PAGE →
┄┄┄┄┄┄┄┄┄┄

It's really hard for me to articulate on where you are on the I vs E spectrum, but I will say you seem more E to me. One of the things that was telling to me was that you said you were drained being in a social situation where you had no interest and no one to connect with; I don't think you would meet an ENFP who wouldn't agree with that statement. I "feed" off the energy of others. If I have no connections, no one to bounce my Ne off of, I'd be terribly bored and begin to feel drained. ENFP's also need their alone time too, put us in ANY prolonged situation and or Ne gets overloaded and we need to "decompress", so to speak. 

Something else that jumped out at me is that; even though you said you didn't have a checklist of values in question #6 (almost the same answer I had in my questionnaire) Your response to having your beliefs clashed with sounds like it could have been written by my INFP sibling. We're quite a match when we disagree (I believe they're a 1w9); but they get shockingly defensive (even for me) when my Ne produces something other than what their Fi can understand. I'm trying to get them to see things from my perspective; through using my Ne to find an avenue that leads to their Fi, and they stomp their feet and try to invalidate anything my Ne comes up with, because it doesn't match perfectly- we could spend HOURS in debates if we didn't reach the point of agreeing to disagree. 

Also, your response to #8 is almost word-for-word similar to mine. It's funny, because there aren't a lot of ENFP's who describe their relationship with their intuition the way I do with mine, so it's pretty cool to see someone else saying that. I can actually link you to my questionnaire if you like; really, the similarities aren't "creepy" alike, but they're certainly there. Good luck with everything, and I certainly wouldn't mind seeing you around the ENFP forums.

┄┄┄┄┄┄┄┄┄┄

INPUT ROWS →

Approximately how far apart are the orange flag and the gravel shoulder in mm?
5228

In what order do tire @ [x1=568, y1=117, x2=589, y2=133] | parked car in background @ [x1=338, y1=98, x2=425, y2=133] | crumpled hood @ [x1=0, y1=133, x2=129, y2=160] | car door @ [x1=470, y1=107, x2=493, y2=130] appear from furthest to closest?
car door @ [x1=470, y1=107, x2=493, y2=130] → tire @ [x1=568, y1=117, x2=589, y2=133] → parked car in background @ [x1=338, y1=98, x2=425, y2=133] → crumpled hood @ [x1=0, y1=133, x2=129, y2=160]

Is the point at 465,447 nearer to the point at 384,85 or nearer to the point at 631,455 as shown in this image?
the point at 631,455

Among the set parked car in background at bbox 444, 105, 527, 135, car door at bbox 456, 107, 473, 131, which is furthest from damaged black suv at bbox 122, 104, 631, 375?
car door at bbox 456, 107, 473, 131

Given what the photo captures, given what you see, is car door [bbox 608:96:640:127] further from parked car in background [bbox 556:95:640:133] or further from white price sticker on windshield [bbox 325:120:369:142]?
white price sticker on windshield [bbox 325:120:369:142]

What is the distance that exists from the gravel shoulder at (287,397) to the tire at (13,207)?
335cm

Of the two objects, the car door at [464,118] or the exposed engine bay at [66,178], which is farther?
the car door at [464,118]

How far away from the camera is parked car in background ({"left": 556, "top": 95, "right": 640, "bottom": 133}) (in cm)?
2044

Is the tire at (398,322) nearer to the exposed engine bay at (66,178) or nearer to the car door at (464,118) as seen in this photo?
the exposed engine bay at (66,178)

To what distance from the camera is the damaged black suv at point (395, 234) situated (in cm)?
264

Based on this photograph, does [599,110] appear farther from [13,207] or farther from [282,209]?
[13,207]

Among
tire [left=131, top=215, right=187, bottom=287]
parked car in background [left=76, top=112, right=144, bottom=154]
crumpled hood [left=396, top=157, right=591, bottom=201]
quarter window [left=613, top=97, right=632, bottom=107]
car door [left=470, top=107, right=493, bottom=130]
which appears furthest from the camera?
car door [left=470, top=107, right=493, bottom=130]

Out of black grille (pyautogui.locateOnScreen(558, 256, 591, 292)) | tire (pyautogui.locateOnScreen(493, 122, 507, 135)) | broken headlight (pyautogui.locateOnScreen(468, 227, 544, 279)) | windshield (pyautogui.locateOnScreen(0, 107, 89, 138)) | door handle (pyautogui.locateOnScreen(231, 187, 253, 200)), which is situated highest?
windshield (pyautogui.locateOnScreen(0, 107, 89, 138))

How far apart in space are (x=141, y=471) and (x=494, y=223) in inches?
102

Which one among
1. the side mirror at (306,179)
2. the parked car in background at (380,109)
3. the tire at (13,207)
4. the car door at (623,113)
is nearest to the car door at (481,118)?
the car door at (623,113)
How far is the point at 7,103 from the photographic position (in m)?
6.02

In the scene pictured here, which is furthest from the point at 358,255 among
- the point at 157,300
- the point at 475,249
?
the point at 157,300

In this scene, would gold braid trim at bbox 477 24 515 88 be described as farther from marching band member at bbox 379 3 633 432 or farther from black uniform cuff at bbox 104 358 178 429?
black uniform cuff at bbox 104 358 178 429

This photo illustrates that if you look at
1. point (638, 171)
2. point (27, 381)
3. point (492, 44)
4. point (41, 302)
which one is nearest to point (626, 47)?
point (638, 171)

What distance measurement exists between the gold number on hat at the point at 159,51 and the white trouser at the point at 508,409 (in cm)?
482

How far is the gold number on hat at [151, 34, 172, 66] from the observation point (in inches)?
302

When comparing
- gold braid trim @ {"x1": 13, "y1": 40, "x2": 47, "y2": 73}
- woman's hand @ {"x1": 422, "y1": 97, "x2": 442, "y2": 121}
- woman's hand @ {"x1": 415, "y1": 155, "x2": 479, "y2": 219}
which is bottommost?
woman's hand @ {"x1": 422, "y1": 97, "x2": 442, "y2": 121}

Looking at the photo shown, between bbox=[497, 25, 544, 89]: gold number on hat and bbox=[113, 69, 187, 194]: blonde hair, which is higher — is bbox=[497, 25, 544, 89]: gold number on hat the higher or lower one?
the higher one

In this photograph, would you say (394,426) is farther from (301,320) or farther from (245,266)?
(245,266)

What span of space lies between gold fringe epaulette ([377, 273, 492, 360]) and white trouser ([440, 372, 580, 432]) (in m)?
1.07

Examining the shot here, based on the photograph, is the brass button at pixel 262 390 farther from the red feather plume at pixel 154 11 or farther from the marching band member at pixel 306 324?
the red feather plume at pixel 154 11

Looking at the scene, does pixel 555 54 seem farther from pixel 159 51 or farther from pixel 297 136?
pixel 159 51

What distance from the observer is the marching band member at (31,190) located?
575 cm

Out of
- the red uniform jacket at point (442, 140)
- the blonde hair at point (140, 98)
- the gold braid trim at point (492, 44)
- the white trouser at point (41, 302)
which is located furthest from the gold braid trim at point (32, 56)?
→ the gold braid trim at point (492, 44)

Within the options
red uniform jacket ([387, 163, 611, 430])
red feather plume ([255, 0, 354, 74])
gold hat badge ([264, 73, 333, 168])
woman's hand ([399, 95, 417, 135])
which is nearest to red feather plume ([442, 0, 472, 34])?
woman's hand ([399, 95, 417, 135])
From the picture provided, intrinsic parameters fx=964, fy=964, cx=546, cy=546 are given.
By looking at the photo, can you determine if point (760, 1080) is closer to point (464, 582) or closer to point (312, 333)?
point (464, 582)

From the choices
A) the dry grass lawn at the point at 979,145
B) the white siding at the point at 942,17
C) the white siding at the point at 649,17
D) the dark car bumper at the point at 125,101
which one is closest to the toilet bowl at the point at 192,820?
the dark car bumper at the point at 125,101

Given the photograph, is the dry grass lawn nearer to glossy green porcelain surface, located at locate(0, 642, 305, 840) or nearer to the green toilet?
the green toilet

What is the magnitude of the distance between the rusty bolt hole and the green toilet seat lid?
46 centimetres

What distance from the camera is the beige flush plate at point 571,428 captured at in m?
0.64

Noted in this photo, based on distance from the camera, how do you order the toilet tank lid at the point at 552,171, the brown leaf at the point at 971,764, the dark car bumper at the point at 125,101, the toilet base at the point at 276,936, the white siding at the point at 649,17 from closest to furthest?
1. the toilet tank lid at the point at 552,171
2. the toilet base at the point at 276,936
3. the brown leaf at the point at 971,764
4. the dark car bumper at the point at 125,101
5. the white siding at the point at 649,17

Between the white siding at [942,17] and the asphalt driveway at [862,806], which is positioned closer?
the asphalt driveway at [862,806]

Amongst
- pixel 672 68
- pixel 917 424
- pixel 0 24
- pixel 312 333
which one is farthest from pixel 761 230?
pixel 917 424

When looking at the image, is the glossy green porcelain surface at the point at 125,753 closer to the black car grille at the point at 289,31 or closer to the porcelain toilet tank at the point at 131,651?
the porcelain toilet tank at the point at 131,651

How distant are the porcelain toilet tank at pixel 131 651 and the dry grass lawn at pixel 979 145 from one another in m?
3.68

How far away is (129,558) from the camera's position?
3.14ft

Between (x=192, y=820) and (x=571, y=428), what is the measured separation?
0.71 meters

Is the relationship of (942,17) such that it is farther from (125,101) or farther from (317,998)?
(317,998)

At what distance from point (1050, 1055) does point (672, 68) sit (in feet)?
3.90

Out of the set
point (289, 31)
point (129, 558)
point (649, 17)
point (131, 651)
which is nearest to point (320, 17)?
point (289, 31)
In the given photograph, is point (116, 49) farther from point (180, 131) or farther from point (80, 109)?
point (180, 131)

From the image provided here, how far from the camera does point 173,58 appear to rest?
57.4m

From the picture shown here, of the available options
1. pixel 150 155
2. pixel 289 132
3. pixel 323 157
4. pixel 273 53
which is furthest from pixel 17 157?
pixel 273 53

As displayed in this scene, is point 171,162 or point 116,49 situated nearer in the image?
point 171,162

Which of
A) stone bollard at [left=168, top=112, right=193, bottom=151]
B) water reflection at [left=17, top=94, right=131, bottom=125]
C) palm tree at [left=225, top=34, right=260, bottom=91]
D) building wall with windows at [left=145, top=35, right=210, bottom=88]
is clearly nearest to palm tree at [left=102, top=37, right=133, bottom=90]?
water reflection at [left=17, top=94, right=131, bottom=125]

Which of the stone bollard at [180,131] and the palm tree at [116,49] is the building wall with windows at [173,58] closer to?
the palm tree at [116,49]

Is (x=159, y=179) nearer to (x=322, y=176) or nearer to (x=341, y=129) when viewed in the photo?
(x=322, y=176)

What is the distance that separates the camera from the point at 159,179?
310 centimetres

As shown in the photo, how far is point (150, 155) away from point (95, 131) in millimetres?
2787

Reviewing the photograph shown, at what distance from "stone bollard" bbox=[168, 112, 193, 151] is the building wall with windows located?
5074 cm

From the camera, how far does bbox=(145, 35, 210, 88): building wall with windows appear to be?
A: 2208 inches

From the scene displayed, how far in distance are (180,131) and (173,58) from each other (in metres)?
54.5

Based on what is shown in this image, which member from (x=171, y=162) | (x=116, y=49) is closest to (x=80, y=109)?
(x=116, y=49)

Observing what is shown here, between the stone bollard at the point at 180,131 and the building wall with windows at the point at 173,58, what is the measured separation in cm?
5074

┄┄┄┄┄┄┄┄┄┄

TASK SET →
1. In the forum post, what type does the writer believe their INFP sibling is?
2. Copy the rows word for word, starting at the line containing "What is the magnitude" and ending at the line containing "0.71 meters".
The forum post and the rows have no connection to each other.

WORKED SOLUTIONS →
1. A 1w9.

2.
What is the magnitude of the distance between the rusty bolt hole and the green toilet seat lid?
46 centimetres

What distance from the camera is the beige flush plate at point 571,428 captured at in m?
0.64

Noted in this photo, based on distance from the camera, how do you order the toilet tank lid at the point at 552,171, the brown leaf at the point at 971,764, the dark car bumper at the point at 125,101, the toilet base at the point at 276,936, the white siding at the point at 649,17 from closest to furthest?
1. the toilet tank lid at the point at 552,171
2. the toilet base at the point at 276,936
3. the brown leaf at the point at 971,764
4. the dark car bumper at the point at 125,101
5. the white siding at the point at 649,17

Between the white siding at [942,17] and the asphalt driveway at [862,806], which is positioned closer?
the asphalt driveway at [862,806]

Amongst
- pixel 672 68
- pixel 917 424
- pixel 0 24
- pixel 312 333
which one is farthest from pixel 761 230?
pixel 917 424

When looking at the image, is the glossy green porcelain surface at the point at 125,753 closer to the black car grille at the point at 289,31 or closer to the porcelain toilet tank at the point at 131,651?
the porcelain toilet tank at the point at 131,651

How distant are the porcelain toilet tank at pixel 131 651 and the dry grass lawn at pixel 979 145 from one another in m?
3.68

How far away is (129,558) from the camera's position?
3.14ft

Between (x=192, y=820) and (x=571, y=428), what is the measured separation?
0.71 meters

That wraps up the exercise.